Asia Tour 2015 – Day 6 – Jusqu’au dernier moment, tu travailleras


Denier jour au Japon. Et il n’y aura eu aucune place pour les loisirs, ce qui ne me gêne pas, ni pour la flânerie, ce qui, en revanche, oui, me manque. Partir, demain, pour Kyoto, par exemple. Prendre un livre, trouver un temple. Regarder les feuilles tomber. En ce moment, Kyoto doit être sublime. Ou alors partir, dans le Nord, comme me l’a proposé Miho, pour un diner dans un restaurant perdu dans la nature ou le chef cuisine local. Un jour. J’espère.

Levé tôt, écriture. Vous raconter tout ça ne me pèse pas, c’est un plaisir d’écrire. Mais cela demande une discipline sans faille. Si l’on ne note pas, dans la journée, les rendez-vous, les lieux, les gens s’emmêlent, les émotions s’échappent, les analyses aussi sur les choses et sur les mets et, une vague suivant l’autre, il ne reste plus rien sur le sable de la plage de ma mémoire défaillante. «Brumes sur Mémoire», vous vous souvenez ? Écrire est avant pour moi une formidable façon de se souvenir et de transmettre, aujourd’hui demain, après ma mort, qui sait ? J’ai souvent cité, lors de ce voyage, allez savoir pourquoi, le bon docteur Parcé. Je l’ai toujours appelé comme ça, André, depuis l’époque où jeune sommelier, il m’avait invité à passer à Banyuls. Il avait un talent hors pair pour repérer les talents, même en herbe. Il voyageait, avec sa grosse voie rocaileuse, faisant la promotion du Banyuls dans des lieux improbables, où, des années après sa disparation, ses vins figurent encore. On va me souhaiter la même chose, si vous le voulez bien, le départ me rend un peu mélancolique.

Aujourd’hui, on n’ira pas vers les autres, ce sont les autres qui viendront à nous. Je quitte l’hôtel, valise faite et la dépose au restaurant qui nous reçoit ce soir, Dominique Bouchet. J’y revendrai. Vers 10h30, un taxi me conduira à Haneda, où, si tout va bien, mon vol à 0h30 sera à l’heure et marquera la fin  de ce périple d’à peine une semaine qui me donne l’impression d’être parti un mois. On arrive chez Toriya, restaurant de brochettes/bar à vin, qui nous reçoit genitment et où, il y a deux ans, un autre voyage avait commencé. La boucle se boucle.

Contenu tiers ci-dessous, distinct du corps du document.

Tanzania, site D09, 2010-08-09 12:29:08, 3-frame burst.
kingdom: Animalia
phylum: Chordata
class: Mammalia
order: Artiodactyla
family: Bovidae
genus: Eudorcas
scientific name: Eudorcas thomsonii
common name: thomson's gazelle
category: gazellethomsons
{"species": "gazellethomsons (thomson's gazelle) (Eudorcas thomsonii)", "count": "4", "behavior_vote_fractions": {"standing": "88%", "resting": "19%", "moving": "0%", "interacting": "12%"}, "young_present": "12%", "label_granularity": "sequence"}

C’est… difficile. Mise en place de la salle, ouverture, vérification des nez. Entre 13 et 17h, les clients passent déguster, l’un après l’autre, les vins du Domaine et quelques autres. Je suis franchement épuisé, décalé, vidé et, il faut le dire, j’ai du mal, à certains moment, à donner l’impulsion, à allumer mon œil, à faire passer ma passion, pourtant toujours intacte. Beaucoup de clients sont des Japonais «pur jus», ne parlent pas un mot d’Anglais, ont une connaissance du vin limité, il faut bien le reconnaître, même si l’envie est là. Je regarde l’équpie du restaurant faire les brochettes, avec une attention et un sens du détail halllucinant.

Brochette

L’endroit est central mais n’est pas très sexy dans la journée. On ne peut pas toujours être dans des palaces, hein, quand même. Et puis ce n’est pas la foule, avouons le, je ne suis pas le seul à faire déguster ce jour là à Tokyo, vous l’imaginez bien, mais il y a beaucoup de bienveilance, tant lors de nouvelles rencontres que de clients que j’ai plaisir à revoir. Avec certains, c’est clairement du non-verbal total, c’est touchant et ça fait du bien de recevoir autant d’admiration et de sollicitude. Je signe quelques bouteilles. Fais quelques photos, bien sûr. Mais bon, je ne peux pas toujours mettre des selfis sur ce blog, hein.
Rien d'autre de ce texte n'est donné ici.